**Document segment**
----

Knight Hall Halloween Magic Continues Thursday, Oct. 28

Halloween at Knight
RD Ashley Babladelis, center, flanked by RA’s Sorna Kamara, a junior from Dallas, left, and Meredith Johnson, a soph from London, KY – all veterans of Knight Hall Halloween.

Jim Durham, News Bureau Director

Perhaps no other Georgetown College tradition has the potential to connect current students with the community than Knight Hall Halloween. And, certainly no other effort bonds 250 freshmen – girls who’ve only been away from home for two months than choosing costumes, decorating halls and purchasing treats for the children of their professors, GC staffers and Scott County citizens.

The young women of Mary Frances Knight Hall are continuing the tradition and invite the public to their annual Halloween event from 6-8 p.m. this Thursday (Oct. 28).

Ashley Hatcher Babladelis ‘08, who just returned this fall as Resident Director of Knight Hall, knows well the magic of this night. Also, an Area Coordinator for Campus Ministry, she was full of anticipation for what her freshmen would bring. “This all makes you feel like a kid again,” she said, her eyes wider than a child’s.

----

**Job A**
Please restate the Knight Hall Halloween article word for word, everything from "Halloween at Knight" down to "Scott County citizens.".
**Job B**
Answer these from the Knight Hall Halloween article:
(i) During what hours does the Halloween event run?
(ii) Besides Resident Director, what role does Ashley Babladelis hold?
(iii) Where is Meredith Johnson from?
**Job C**
Translate this sentence from the Knight Hall Halloween article into Spanish: "The young women of Mary Frances Knight Hall are continuing the tradition and invite the public to their annual Halloween event from 6-8 p.m. this Thursday (Oct. 28)."
The entries after this point are separate material, not part of the Knight Hall Halloween article.

**Material supplied**
----

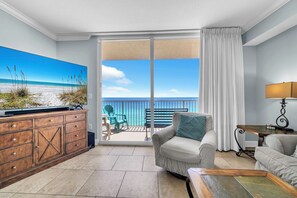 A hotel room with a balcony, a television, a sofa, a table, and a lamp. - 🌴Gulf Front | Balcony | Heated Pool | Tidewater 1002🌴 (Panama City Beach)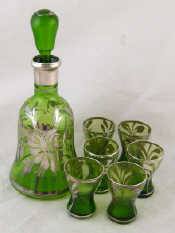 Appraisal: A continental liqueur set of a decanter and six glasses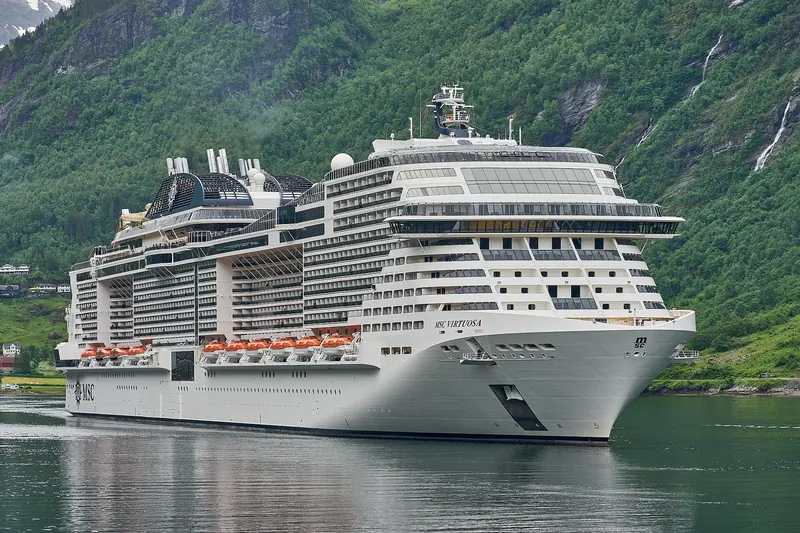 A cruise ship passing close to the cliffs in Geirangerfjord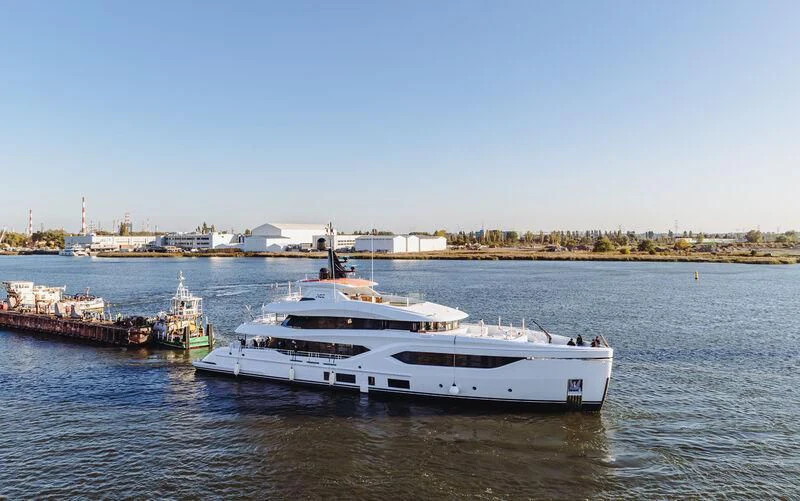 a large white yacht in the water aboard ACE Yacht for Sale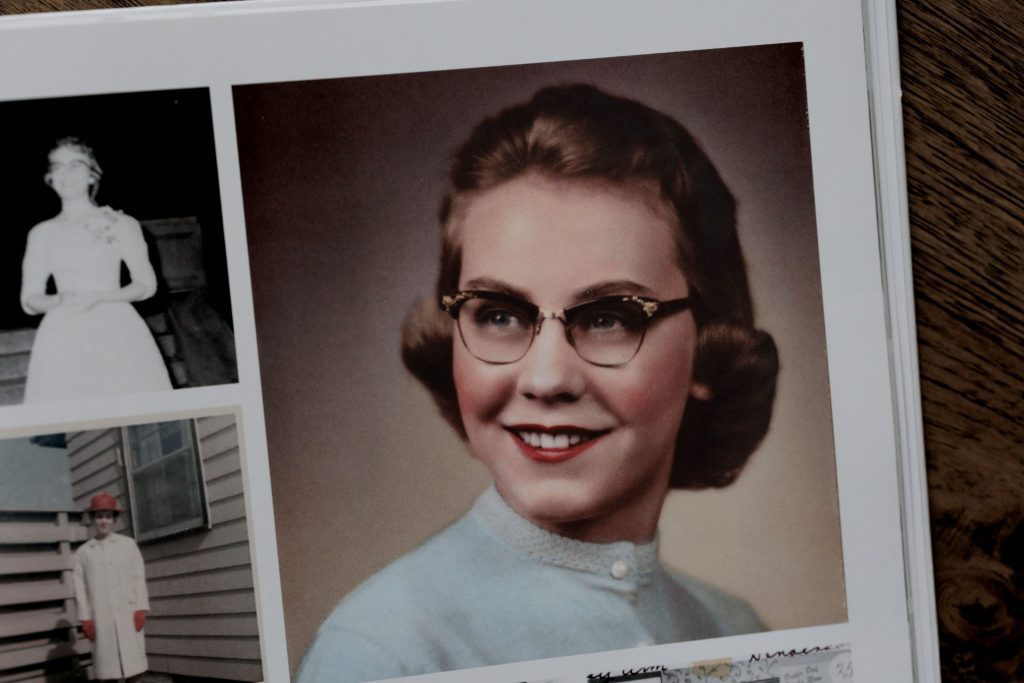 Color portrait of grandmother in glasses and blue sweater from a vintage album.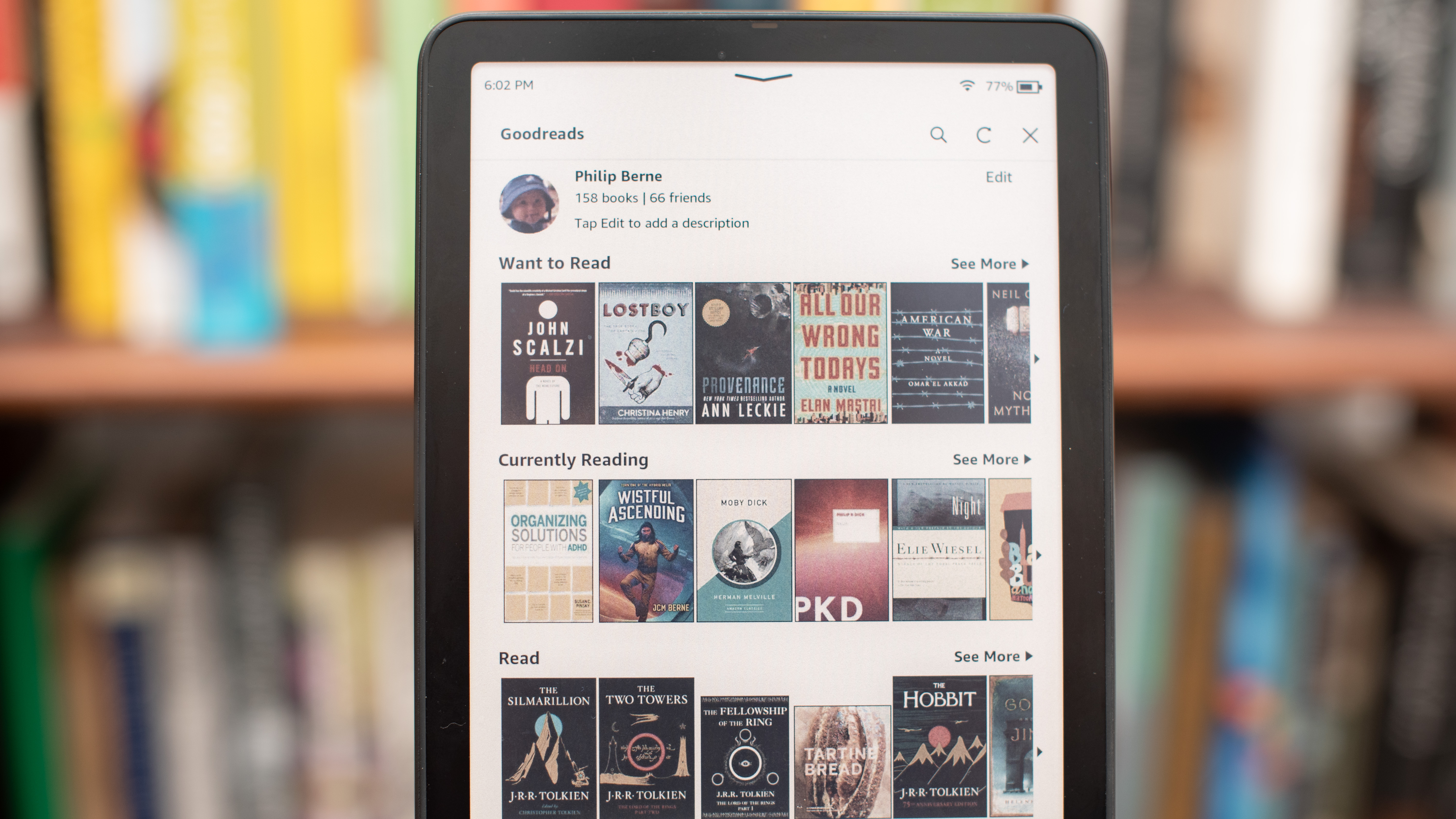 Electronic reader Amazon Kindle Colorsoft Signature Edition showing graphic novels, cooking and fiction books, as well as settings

----

**Answer A**
Halloween at Knight
RD Ashley Babladelis, center, flanked by RA’s Sorna Kamara, a junior from Dallas, left, and Meredith Johnson, a soph from London, KY – all veterans of Knight Hall Halloween.

Jim Durham, News Bureau Director

Perhaps no other Georgetown College tradition has the potential to connect current students with the community than Knight Hall Halloween. And, certainly no other effort bonds 250 freshmen – girls who’ve only been away from home for two months than choosing costumes, decorating halls and purchasing treats for the children of their professors, GC staffers and Scott County citizens.

**Answer B**
(i) From 6 to 8 p.m.
(ii) Area Coordinator for Campus Ministry.
(iii) London, KY.

**Answer C**
Las jóvenes de Mary Frances Knight Hall continúan la tradición e invitan al público a su evento anual de Halloween de 6 a 8 p. m. este jueves (28 de oct.).